Problem: Can you repeat the records, beginning at the line that contains "As you look" and continuing through the end of the records, with the pictures left out?

[START OF Material for this exercise]

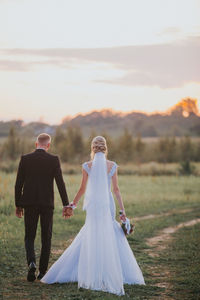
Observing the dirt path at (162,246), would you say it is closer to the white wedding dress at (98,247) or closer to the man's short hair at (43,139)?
the white wedding dress at (98,247)

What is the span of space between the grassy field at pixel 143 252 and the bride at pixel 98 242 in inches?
8.2

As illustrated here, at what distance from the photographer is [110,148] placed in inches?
2606

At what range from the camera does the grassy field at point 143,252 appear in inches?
273

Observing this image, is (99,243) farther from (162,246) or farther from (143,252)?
(162,246)

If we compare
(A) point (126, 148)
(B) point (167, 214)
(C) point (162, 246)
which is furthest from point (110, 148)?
(C) point (162, 246)

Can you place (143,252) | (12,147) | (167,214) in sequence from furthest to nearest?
(12,147)
(167,214)
(143,252)

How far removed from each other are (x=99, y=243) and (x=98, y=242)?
22mm

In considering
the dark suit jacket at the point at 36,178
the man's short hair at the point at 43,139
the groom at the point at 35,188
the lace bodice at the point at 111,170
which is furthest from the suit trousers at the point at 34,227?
the man's short hair at the point at 43,139

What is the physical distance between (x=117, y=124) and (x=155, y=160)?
106681mm

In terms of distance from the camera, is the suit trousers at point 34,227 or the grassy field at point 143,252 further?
the suit trousers at point 34,227

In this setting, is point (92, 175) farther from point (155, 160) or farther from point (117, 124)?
point (117, 124)

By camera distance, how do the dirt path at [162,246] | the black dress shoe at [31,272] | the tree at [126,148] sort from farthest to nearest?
1. the tree at [126,148]
2. the dirt path at [162,246]
3. the black dress shoe at [31,272]

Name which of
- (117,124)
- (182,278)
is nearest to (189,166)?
(182,278)

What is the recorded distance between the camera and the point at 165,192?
94.5 ft
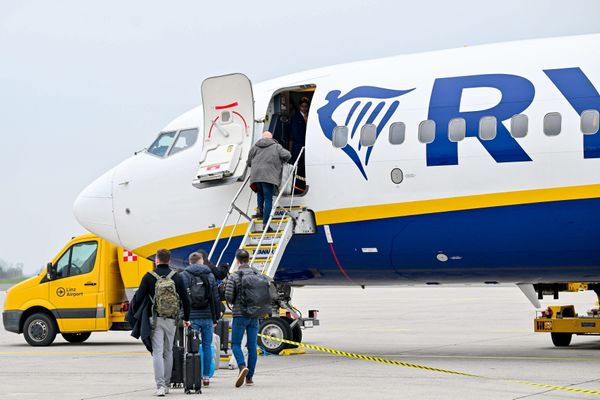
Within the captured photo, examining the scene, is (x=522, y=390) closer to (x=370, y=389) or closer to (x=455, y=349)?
(x=370, y=389)

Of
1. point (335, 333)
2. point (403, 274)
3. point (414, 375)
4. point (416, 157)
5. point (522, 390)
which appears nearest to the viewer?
point (522, 390)

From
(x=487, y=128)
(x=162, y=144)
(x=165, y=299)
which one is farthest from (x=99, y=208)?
(x=487, y=128)

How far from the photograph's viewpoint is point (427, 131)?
19.4 meters

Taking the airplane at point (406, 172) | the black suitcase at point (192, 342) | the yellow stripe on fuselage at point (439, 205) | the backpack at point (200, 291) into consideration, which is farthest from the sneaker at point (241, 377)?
the yellow stripe on fuselage at point (439, 205)

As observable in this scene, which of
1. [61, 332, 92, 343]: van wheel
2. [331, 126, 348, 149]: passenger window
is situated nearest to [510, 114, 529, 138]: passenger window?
[331, 126, 348, 149]: passenger window

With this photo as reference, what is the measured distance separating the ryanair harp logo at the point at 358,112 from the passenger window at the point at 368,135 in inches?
2.3

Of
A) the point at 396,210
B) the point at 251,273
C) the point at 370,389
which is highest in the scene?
the point at 396,210

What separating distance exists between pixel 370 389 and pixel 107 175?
10145 mm

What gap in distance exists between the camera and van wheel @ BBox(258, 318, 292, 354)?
2131cm

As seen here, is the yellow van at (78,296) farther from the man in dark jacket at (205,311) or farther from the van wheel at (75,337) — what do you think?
the man in dark jacket at (205,311)

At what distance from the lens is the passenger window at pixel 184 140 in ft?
73.4

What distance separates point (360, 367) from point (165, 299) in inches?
194

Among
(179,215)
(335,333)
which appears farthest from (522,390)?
(335,333)

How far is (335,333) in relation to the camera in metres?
29.1
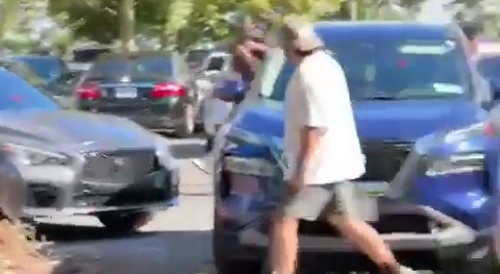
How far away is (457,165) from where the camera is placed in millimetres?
7809

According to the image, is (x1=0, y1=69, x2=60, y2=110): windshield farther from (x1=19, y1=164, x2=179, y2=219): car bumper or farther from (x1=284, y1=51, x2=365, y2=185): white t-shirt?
(x1=284, y1=51, x2=365, y2=185): white t-shirt

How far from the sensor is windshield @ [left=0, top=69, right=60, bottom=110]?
11.2m

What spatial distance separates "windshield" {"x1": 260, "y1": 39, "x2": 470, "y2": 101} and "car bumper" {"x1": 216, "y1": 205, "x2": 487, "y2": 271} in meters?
1.27

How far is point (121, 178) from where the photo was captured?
1035 cm

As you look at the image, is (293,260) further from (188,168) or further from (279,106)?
(188,168)

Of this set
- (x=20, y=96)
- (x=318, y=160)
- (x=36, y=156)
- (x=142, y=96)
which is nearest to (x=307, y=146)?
(x=318, y=160)

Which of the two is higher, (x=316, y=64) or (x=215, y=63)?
(x=316, y=64)

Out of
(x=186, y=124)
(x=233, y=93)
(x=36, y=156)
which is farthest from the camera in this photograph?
(x=186, y=124)

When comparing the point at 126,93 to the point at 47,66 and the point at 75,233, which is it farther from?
the point at 47,66

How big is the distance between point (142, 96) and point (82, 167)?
35.4 ft

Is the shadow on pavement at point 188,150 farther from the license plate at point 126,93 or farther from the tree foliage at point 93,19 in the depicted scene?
the tree foliage at point 93,19

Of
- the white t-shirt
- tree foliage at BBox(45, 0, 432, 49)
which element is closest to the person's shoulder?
the white t-shirt

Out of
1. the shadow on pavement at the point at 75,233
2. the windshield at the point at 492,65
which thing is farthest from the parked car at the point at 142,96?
the shadow on pavement at the point at 75,233

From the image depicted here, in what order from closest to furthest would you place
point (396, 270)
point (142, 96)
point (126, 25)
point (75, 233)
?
point (396, 270)
point (75, 233)
point (142, 96)
point (126, 25)
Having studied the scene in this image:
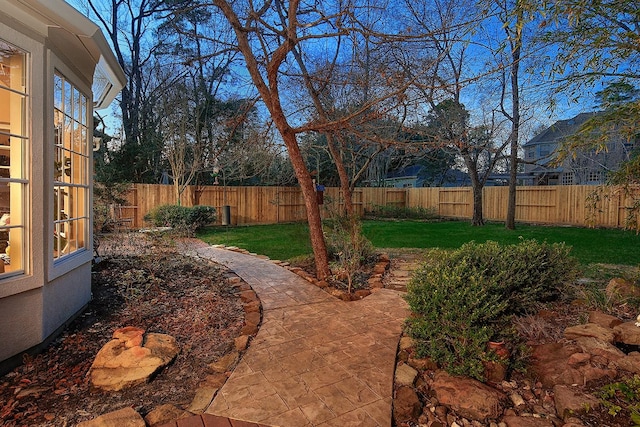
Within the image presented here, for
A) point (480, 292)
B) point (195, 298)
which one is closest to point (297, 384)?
point (480, 292)

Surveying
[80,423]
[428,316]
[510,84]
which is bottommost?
[80,423]

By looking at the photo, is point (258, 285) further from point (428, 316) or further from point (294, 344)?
point (428, 316)

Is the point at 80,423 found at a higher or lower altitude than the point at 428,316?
lower

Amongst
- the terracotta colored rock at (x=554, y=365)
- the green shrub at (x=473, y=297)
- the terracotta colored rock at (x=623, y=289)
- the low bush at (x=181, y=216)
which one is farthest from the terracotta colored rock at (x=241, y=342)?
the low bush at (x=181, y=216)

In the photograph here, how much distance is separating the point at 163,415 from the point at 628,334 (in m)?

[END OF Material for this exercise]

Complete answer:
As you look at the image, is (293,260) further from (188,168) or further from (279,106)?
(188,168)

Of this set
- (x=20, y=96)
- (x=318, y=160)
- (x=36, y=156)
- (x=142, y=96)
which is nearest to (x=307, y=146)?
(x=318, y=160)

Which of the two is higher, (x=316, y=64) or (x=215, y=63)?
(x=316, y=64)

Out of
(x=186, y=124)
(x=233, y=93)
(x=36, y=156)
which is farthest from the camera in this photograph?
(x=186, y=124)

When comparing the point at 126,93 to the point at 47,66 and the point at 75,233, which is it farther from?
the point at 47,66

How big is the distance between point (142, 96) and point (82, 167)?
35.4 ft

Is the shadow on pavement at point 188,150 farther from the license plate at point 126,93 or farther from the tree foliage at point 93,19 in the depicted scene?
the tree foliage at point 93,19

Of
- the white t-shirt
- tree foliage at BBox(45, 0, 432, 49)
which element is closest to the person's shoulder?
the white t-shirt

Out of
1. the shadow on pavement at the point at 75,233
2. the windshield at the point at 492,65
which thing is farthest from the parked car at the point at 142,96?
the shadow on pavement at the point at 75,233

From the image depicted here, in what order from closest to furthest would you place
point (396, 270)
point (142, 96)
point (126, 25)
point (75, 233)
?
point (396, 270)
point (75, 233)
point (142, 96)
point (126, 25)
Having studied the scene in this image:
Within the image presented here, for
A) point (480, 292)
B) point (195, 298)
which one is closest to point (297, 384)?
point (480, 292)

Surveying
[80,423]
[428,316]
[510,84]
which is bottommost?
[80,423]

By looking at the photo, is point (258, 285) further from point (428, 316) or further from point (294, 344)?
point (428, 316)

Is the point at 80,423 found at a higher or lower altitude than the point at 428,316?
lower

Amongst
- the terracotta colored rock at (x=554, y=365)
- the green shrub at (x=473, y=297)
- the terracotta colored rock at (x=623, y=289)
- the low bush at (x=181, y=216)
which one is farthest from the terracotta colored rock at (x=241, y=342)?
the low bush at (x=181, y=216)

In the photograph here, how much distance is separating the point at 163,415 from the point at 628,334 (in m)?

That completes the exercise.